IriSys was challenged to develop an intravenous formulation of a neutral, poorly water soluble compound at a high dose. IriSys was requested to improve an existing cyclodextrin-drug formulation where a 30% cyclodextrin component provided the high dose concentration requirement. However, there was concern about the toxicity of the high percentage of cyclodextrin increasing potential for a regulatory approval delay. A backup formulation without cyclodextrin and based on surfactants and organic co-solvents was developed. IriSys performed a multivariate solubility and compatibility study in which the variables were co-solvent type, co-solvent concentration, surfactant type, and surfactant concentration. Binary, ternary, and quaternary systems were studied and prototype formulations prepared that were subsequently tested for solubility, pH value, osmolality, and chemical stability. During the study it became apparent that process parameters influenced solubility and stability. These were studied and modified, as appropriate. IriSys successfully eliminated the cyclodextrin from the formulation and was able to increase the drug concentration by 100%.

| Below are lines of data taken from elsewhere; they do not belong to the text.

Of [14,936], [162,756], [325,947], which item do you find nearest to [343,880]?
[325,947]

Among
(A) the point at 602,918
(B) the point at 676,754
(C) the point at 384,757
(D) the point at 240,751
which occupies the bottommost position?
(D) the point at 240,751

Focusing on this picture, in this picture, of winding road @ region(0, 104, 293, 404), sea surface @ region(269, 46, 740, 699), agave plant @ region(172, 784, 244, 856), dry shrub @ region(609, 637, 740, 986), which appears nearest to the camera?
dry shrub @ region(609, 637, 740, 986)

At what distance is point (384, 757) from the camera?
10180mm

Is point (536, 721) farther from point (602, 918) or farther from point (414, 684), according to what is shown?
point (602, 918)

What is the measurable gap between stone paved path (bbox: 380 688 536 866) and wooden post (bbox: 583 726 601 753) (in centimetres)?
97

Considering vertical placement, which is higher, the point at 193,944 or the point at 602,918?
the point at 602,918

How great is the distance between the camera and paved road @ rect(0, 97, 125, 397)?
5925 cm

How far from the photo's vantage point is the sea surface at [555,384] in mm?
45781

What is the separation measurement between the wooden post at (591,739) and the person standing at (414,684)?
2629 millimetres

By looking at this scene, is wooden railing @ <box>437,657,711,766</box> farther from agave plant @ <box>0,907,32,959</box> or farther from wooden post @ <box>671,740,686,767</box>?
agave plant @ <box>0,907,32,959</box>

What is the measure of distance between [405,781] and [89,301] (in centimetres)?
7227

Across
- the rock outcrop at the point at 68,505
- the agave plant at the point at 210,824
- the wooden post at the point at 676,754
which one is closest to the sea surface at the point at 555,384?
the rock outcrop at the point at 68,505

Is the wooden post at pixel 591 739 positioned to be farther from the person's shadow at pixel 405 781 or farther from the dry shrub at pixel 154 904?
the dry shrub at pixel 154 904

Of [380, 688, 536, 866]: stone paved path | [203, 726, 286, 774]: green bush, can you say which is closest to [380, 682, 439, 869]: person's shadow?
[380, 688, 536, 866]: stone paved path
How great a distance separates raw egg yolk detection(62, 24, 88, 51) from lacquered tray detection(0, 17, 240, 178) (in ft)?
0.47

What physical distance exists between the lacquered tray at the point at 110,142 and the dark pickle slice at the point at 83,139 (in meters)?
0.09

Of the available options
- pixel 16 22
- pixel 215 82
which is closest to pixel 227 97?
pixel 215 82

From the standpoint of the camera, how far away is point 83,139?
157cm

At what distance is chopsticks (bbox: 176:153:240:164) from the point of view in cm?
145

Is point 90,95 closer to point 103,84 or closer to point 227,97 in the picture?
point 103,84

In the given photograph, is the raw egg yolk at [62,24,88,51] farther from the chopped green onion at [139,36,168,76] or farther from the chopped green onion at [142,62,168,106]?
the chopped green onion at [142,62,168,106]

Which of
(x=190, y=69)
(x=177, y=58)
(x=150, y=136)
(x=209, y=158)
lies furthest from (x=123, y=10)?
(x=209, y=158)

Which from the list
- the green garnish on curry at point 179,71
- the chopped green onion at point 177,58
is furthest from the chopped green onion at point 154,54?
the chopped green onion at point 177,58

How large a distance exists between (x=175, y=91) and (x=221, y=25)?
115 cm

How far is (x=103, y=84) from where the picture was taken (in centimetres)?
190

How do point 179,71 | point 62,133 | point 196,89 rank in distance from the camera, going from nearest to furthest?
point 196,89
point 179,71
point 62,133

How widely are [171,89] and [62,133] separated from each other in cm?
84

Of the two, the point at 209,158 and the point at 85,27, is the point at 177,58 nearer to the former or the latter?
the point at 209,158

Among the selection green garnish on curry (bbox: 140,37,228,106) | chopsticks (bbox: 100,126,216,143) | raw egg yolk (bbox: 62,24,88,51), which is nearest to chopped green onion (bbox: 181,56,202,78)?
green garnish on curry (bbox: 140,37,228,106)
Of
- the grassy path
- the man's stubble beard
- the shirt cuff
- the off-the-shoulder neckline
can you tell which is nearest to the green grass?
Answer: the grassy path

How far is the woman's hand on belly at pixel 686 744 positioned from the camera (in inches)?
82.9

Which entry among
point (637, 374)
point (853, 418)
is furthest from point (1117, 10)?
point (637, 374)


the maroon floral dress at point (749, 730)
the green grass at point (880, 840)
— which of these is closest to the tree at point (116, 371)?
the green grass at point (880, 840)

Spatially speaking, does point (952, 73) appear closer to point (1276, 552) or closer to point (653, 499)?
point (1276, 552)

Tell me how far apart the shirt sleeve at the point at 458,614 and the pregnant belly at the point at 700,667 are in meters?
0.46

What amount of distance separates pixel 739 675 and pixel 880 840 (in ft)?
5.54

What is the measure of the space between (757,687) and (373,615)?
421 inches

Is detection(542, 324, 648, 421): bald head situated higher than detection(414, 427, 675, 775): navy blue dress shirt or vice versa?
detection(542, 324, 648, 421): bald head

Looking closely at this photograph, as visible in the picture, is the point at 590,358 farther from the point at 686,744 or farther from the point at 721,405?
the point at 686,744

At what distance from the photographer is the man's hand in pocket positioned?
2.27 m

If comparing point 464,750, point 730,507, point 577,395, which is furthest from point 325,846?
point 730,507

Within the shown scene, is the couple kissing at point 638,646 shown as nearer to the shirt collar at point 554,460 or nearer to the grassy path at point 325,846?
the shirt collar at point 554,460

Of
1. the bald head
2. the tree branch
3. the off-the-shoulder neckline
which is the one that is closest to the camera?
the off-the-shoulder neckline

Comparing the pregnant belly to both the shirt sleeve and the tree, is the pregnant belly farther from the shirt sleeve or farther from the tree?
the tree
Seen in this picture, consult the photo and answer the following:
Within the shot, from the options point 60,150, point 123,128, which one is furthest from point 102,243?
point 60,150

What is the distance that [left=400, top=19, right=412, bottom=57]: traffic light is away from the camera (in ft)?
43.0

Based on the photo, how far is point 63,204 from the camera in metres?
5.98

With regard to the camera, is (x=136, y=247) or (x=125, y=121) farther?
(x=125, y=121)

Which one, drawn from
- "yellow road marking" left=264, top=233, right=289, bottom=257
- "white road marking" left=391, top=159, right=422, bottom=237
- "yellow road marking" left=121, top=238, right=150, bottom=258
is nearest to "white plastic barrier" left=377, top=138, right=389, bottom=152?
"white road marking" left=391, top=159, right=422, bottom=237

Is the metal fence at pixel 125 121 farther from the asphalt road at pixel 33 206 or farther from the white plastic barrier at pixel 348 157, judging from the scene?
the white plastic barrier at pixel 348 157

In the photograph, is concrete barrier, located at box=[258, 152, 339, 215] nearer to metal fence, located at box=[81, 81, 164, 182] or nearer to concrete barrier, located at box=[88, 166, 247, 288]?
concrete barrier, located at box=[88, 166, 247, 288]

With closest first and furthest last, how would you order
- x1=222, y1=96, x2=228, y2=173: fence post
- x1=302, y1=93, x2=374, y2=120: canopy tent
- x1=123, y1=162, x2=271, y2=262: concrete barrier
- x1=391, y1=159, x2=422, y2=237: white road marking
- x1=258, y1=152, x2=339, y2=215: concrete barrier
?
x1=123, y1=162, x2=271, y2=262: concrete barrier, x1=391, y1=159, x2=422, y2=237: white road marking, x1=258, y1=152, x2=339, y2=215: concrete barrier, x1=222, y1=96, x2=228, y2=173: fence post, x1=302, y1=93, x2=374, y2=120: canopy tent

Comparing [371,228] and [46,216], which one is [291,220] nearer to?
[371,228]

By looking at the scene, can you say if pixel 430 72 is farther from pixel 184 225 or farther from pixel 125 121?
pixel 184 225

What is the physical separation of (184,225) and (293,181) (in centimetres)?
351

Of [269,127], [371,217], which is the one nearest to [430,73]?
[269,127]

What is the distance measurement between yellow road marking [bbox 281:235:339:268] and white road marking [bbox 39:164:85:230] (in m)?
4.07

IriSys was requested to develop a hard gelatin liquid-filled capsule formulation to reduce intersubject bioavailability variability of a poorly water soluble, high dose compound.  Preformulation studies were performed.  Based on the physical chemical characteristics of the compound, excipient compatibility studies were conducted.  A saturation solubility study in lipophilic excipients showed that there were no individual solvents that provided sufficient solubility or that were compatible with hard gelatin capsules.  The study was expanded to include binary and ternary excipient systems that would provide adequate solubility and be compatible with hard gelatin capsules.  A formulation was selected and studied for stability.  The final formulation of the hard gelatin liquid-filled capsule was stable and over time demonstrated compatibility with the non-active components.  Dissolution testing showed complete release in 30 minutes.